「先生,なんの果物が好き?」
男の子が聞いてきました。
「果物ね… なしかな。」
そのあと子どもはすぐにこうきます。
「なし?ぼくはね,みかんだよ。昨日ね,おばあちゃんちからいっぱいみかんが届いたの。すっごく甘かったよ。ぼく,みかん大好き!」
男の子は,先生に果物の好みを聞きましたけど,本当は自分が好きな果物を伝えたいんですね。
こういう子どもとの会話は,よくあります。
「先生,何の野菜が好き?わたしね…」
「先生,昨日の日曜日,なにしてた?ぼくね…」
かわいいものですね。
考えて答えたのに,先生の意見はそっちのけでしゃべりだすものだから,先生は「…おいっ」ってなりそうですけど(笑)
以前,クラスのある子のお母さんに,声をかけてもらったことがあります。
「ゆうたが,昨日大好きな科学館に行って,『メタボバッタ』っていう工作を作ったんです。また,話聞いてあげてください。あの子,大好きだから。」
そして,こう教えてくださいました。
子どもは,好きなことを共有してくれる人を探している!
ということです。
確かにそうですね。
子どもが好きなことを精一杯アピールしたあとに,
「先生も,それ好きなんだよ。」
「へぇ~おもしろそうだね!先生もそういうの好きなんだよ。」
「好き」というのを共有してくれる人がいると,子どもはとてもうれしそうです。
まだ物事を見る色々な視野の狭い子どもたちにとって,自分の好きな世界というのは,強烈ですよね。
普段,子どもと大人の関係は
「子どもがアピールする」→「大人が聴いて,受け入れる」
というものより
「大人が教える,指示する」→「子どもが聴く,従う」
という関係の方が多く,その時間の方が長いものです。
これは学校でもそう。
先生が教えて,子どもが聴く。
学校生活の多くの場面でそうです。
もちろん,子どものアピールを受け止めよう,子どもの話を聴こうと先生が努めるときもたくさんありますが,これがなかなか難しいときもあります。

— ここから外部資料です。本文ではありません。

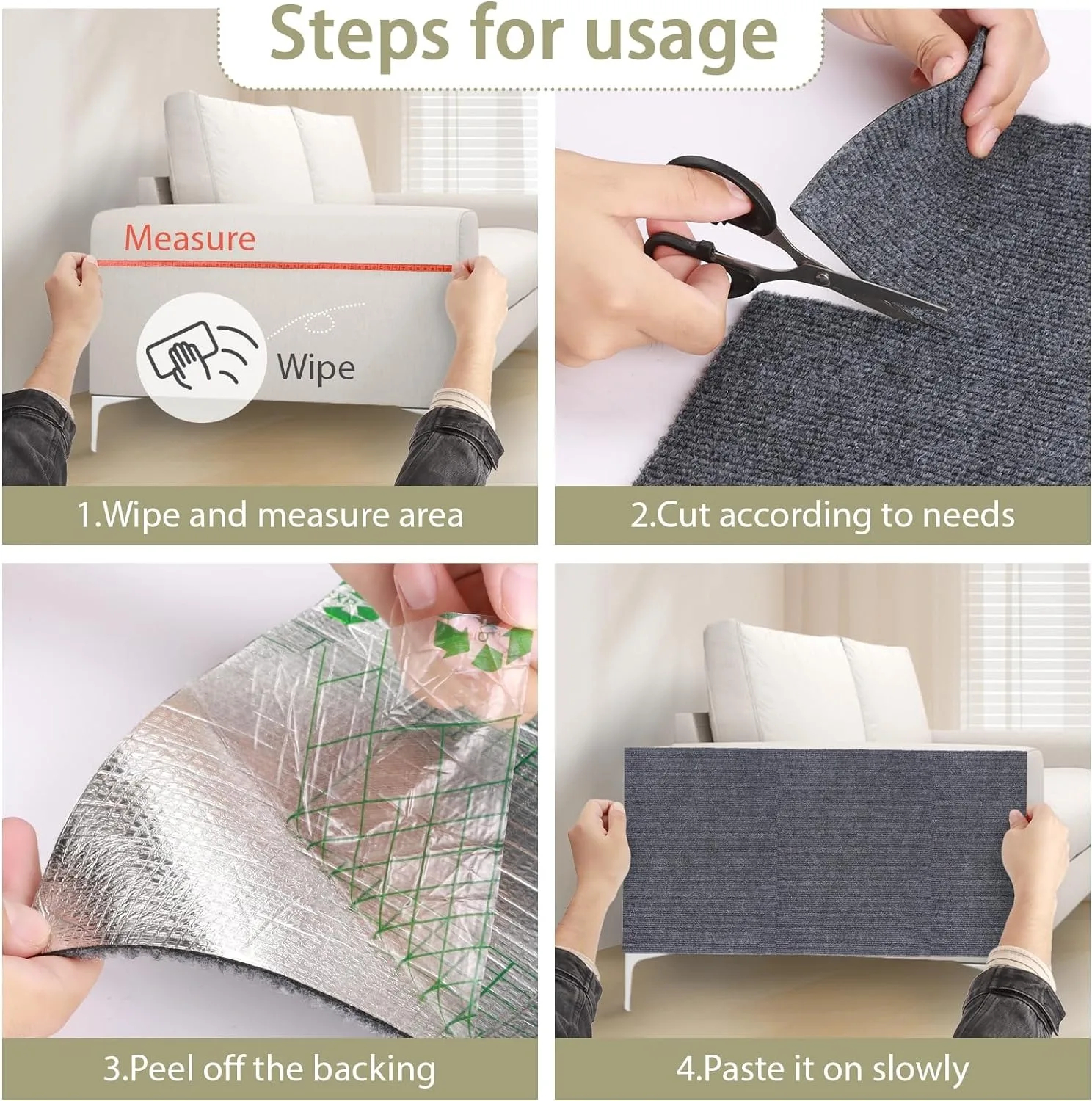 Steps for usage

Measure

Wipe

1.Wipe and measure area

2.Cut according to needs

3.Peel off the backing

4.Paste it on slowly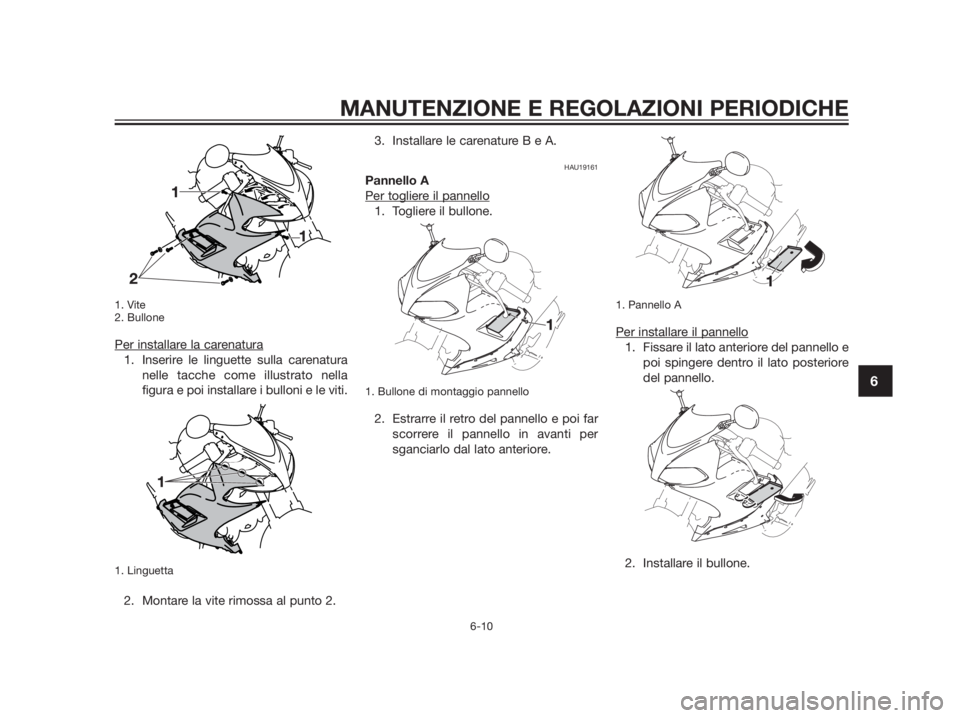 MANUTENZIONE E REGOLAZIONI PERIODICHE

1
1
2

1. Vite
2. Bullone

Per installare la carenatura
1. Inserire le linguette sulla carenatura nelle tacche come illustrato nella figura e poi installare i bulloni e le viti.

1

1. Linguetta

2. Montare la vite rimossa al punto 2.

3. Installare le carenature B e A.

HAU19161

Pannello A
Per togliere il pannello
1. Togliere il bullone.

1

1. Bullone di montaggio pannello

2. Estrarre il retro del pannello e poi far scorrere il pannello in avanti per sganciarlo dal lato anteriore.

1

1. Pannello A

Per installare il pannello
1. Fissare il lato anteriore del pannello e poi spingere dentro il lato posteriore del pannello.

2. Installare il bullone.

6

6-10

carmanualsonline.info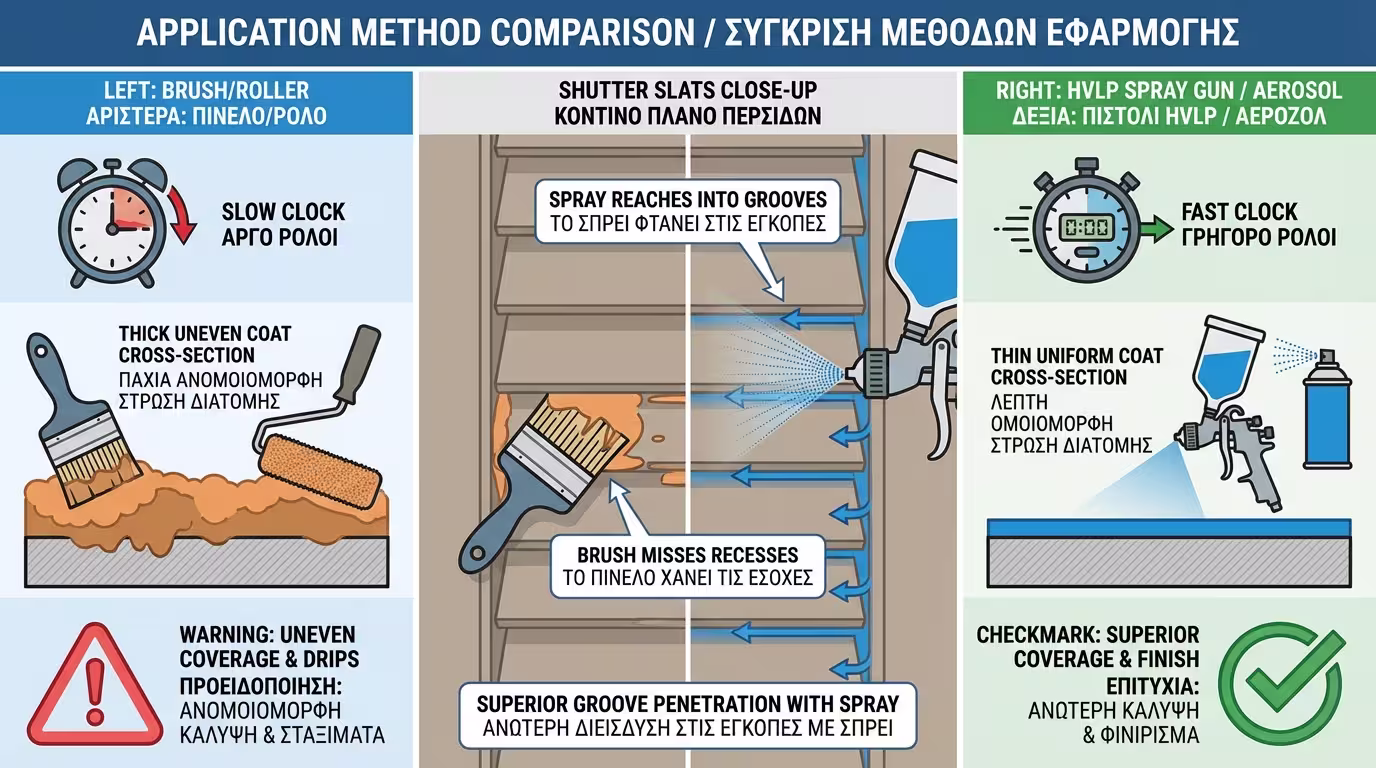 APPLICATION METHOD COMPARISON / ΣΥΓΚΡΙΣΗ ΜΕΘΟΔΩΝ ΕΦΑΡΜΟΓΗΣ

LEFT: BRUSH/ROLLER
ΑΡΙΣΤΕΡΑ: ΠΙΝΕΛΟ/ΡΟΛΟ

SLOW CLOCK
ΑΡΓΟ ΡΟΛΟΙ

THICK UNEVEN COAT CROSS-SECTION
ΠΑΧΙΑ ΑΝΟΜΟΙΟΜΟΡΦΗ ΣΤΡΩΣΗ ΔΙΑΤΟΜΗΣ

WARNING: UNEVEN COVERAGE & DRIPS
ΠΡΟΕΙΔΟΠΟΙΗΣΗ: ΑΝΟΜΟΙΟΜΟΡΦΗ ΚΑΛΥΨΗ & ΣΤΑΞΙΜΑΤΑ

SHUTTER SLATS CLOSE-UP
ΚΟΝΤΙΝΟ ΠΛΑΝΟ ΠΕΡΣΙΔΩΝ

SPRAY REACHES INTO GROOVES
ΤΟ ΣΠΡΕΙ ΦΤΑΝΕΙ ΣΤΙΣ ΕΓΚΟΠΕΣ

BRUSH MISSES RECESSES
ΤΟ ΠΙΝΕΛΟ ΧΑΝΕΙ ΤΙΣ ΕΣΟΧΕΣ

SUPERIOR GROOVE PENETRATION WITH SPRAY
ΑΝΩΤΕΡΗ ΔΙΕΙΣΔΥΣΗ ΣΤΙΣ ΕΓΚΟΠΕΣ ΜΕ ΣΠΡΕΙ

RIGHT: HVLP SPRAY GUN / AEROSOL
ΔΕΞΙΑ: ΠΙΣΤΟΛΙ HVLP / ΑΕΡΟΖΟΛ

0:00

FAST CLOCK
ΓΡΗΓΟΡΟ ΡΟΛΟΙ

THIN UNIFORM COAT CROSS-SECTION
ΛΕΠΤΗ ΟΜΟΙΟΜΟΡΦΗ ΣΤΡΩΣΗ ΔΙΑΤΟΜΗΣ

CHECKMARK: SUPERIOR COVERAGE & FINISH
ΕΠΙΤΥΧΙΑ: ΑΝΩΤΕΡΗ ΚΑΛΥΨΗ & ΦΙΝΙΡΙΣΜΑ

そんな中で,先生が「子どもの好きなことを共有してあげる」役目になってあげられたら,それはその子にとっては,とてもうれしいことですね。
きっと,そんな先生を好きになるのでしょう。
普段,なかなか一人一人の話をじっくりとは聴いてあげられなくても,だれかが
「~が好きなんだ!」
の話をしてきたら,「先生も!もっと教えて!」と,同じテンションで受け入れてあげられたらいいですね。